(本文):
☆ ☆ ☆ ☆

仕事とはいえ、仕方ないとはいえ、動物が好きで獣医を目指したのに
処分するようなことは、とても耐えられるものでは
ありません。
その正直な気持ちに向き合い、できる限りの
チャレンジをしてきたからだと思っています。
平成14年に「殺処分ゼロ」を目標としてかかげました。
そのために安易な犬猫の引き取りを断るということから始めました。
飼い主さんへ『なぜ飼うことができないのか』ということを
徹底的に聞くことから始めました。
もちろん、言い合いのようになることも多々ありましたよ。
ですが、根気強く説得することは諦めませんでした。
その後、こういった行政の姿勢に対し賛同し、
なにか協力できませんか?と言ってくださる
市民の方の協力活動が始まりました。
これが、なにより大きなことでした。

☆ ☆ ☆ ☆

(資料):
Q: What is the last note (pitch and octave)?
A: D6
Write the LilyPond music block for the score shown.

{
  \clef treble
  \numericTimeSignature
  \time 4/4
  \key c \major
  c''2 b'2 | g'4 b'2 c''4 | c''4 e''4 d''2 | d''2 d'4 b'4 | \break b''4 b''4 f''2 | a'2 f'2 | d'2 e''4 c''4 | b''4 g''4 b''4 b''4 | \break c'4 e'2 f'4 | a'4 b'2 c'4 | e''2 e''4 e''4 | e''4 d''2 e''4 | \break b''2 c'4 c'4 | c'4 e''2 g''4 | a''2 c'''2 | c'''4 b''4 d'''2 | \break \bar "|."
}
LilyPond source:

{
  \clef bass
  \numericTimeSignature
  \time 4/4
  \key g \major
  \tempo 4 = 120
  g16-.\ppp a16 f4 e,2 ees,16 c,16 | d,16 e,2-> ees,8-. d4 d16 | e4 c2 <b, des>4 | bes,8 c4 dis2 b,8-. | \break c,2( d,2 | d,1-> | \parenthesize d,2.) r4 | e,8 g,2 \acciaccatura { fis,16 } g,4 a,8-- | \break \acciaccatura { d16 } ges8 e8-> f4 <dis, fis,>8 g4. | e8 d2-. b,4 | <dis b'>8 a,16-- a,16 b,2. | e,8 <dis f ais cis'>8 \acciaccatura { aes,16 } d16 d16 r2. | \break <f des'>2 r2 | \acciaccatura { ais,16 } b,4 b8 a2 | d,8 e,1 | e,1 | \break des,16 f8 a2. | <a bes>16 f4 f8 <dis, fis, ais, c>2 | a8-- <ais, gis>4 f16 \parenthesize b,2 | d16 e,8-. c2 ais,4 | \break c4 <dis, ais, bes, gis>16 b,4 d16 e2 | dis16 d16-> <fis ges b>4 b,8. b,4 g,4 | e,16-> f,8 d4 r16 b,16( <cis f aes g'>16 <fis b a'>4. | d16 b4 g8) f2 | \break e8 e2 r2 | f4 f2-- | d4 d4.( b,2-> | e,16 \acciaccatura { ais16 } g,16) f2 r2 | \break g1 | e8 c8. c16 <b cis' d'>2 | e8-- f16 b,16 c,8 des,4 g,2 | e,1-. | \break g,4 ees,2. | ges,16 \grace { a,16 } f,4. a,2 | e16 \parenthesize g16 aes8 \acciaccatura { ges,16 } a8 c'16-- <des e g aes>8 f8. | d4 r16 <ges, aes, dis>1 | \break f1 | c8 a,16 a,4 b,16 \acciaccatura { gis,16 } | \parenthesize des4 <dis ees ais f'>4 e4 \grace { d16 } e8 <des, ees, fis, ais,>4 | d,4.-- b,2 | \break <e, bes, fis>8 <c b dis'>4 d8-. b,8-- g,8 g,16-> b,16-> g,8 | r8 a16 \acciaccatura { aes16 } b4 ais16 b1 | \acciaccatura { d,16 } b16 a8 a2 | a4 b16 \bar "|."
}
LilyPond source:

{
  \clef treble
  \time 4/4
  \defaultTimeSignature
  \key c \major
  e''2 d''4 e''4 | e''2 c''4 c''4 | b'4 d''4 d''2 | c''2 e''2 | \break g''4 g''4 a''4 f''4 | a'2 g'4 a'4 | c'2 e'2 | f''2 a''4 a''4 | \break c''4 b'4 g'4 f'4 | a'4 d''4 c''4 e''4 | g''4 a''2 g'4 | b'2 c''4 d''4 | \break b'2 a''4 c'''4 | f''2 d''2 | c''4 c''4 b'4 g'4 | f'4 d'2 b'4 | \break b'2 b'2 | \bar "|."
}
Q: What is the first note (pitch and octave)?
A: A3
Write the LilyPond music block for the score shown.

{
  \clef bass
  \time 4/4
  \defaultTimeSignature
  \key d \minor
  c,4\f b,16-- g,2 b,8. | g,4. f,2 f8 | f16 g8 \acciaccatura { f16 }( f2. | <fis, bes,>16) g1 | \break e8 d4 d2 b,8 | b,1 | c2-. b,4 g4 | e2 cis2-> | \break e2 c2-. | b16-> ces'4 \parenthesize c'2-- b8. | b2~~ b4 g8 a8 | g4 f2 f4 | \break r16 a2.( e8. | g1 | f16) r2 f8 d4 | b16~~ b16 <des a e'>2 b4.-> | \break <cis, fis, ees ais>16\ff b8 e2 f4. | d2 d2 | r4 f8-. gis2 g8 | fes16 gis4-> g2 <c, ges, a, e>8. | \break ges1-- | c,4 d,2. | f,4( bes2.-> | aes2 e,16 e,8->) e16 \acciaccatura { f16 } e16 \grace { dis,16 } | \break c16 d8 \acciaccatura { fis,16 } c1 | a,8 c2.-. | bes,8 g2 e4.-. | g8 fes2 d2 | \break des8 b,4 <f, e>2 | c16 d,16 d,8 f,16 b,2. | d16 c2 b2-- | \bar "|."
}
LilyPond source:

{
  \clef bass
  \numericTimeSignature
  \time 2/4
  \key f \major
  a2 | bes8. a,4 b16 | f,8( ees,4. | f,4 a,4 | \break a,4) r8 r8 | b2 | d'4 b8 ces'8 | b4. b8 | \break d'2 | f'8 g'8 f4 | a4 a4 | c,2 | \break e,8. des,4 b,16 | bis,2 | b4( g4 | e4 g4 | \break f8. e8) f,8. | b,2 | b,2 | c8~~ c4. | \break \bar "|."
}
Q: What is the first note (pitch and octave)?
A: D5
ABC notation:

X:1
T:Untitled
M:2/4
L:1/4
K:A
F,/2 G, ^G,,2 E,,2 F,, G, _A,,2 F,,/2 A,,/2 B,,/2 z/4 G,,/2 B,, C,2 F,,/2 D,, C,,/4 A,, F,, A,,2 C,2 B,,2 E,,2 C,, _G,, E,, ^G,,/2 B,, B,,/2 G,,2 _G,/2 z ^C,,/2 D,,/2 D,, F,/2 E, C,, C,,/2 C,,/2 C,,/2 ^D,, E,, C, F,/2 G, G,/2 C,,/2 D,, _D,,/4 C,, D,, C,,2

☆ ☆ ☆ ☆

(やること):
**A)** 本文を「平成14年に「殺処分ゼロ」を目標としてかかげました。」のところから書き写し、「これが、なにより大きなことでした。」まで写したらそこで止めてください。
**B)** 本文では、「殺処分ゼロ」を目標にかかげたのはいつだと書かれていますか。

(答え):
**A)**
平成14年に「殺処分ゼロ」を目標としてかかげました。
そのために安易な犬猫の引き取りを断るということから始めました。
飼い主さんへ『なぜ飼うことができないのか』ということを
徹底的に聞くことから始めました。
もちろん、言い合いのようになることも多々ありましたよ。
ですが、根気強く説得することは諦めませんでした。
その後、こういった行政の姿勢に対し賛同し、
なにか協力できませんか?と言ってくださる
市民の方の協力活動が始まりました。
これが、なにより大きなことでした。

**B)** 平成14年です。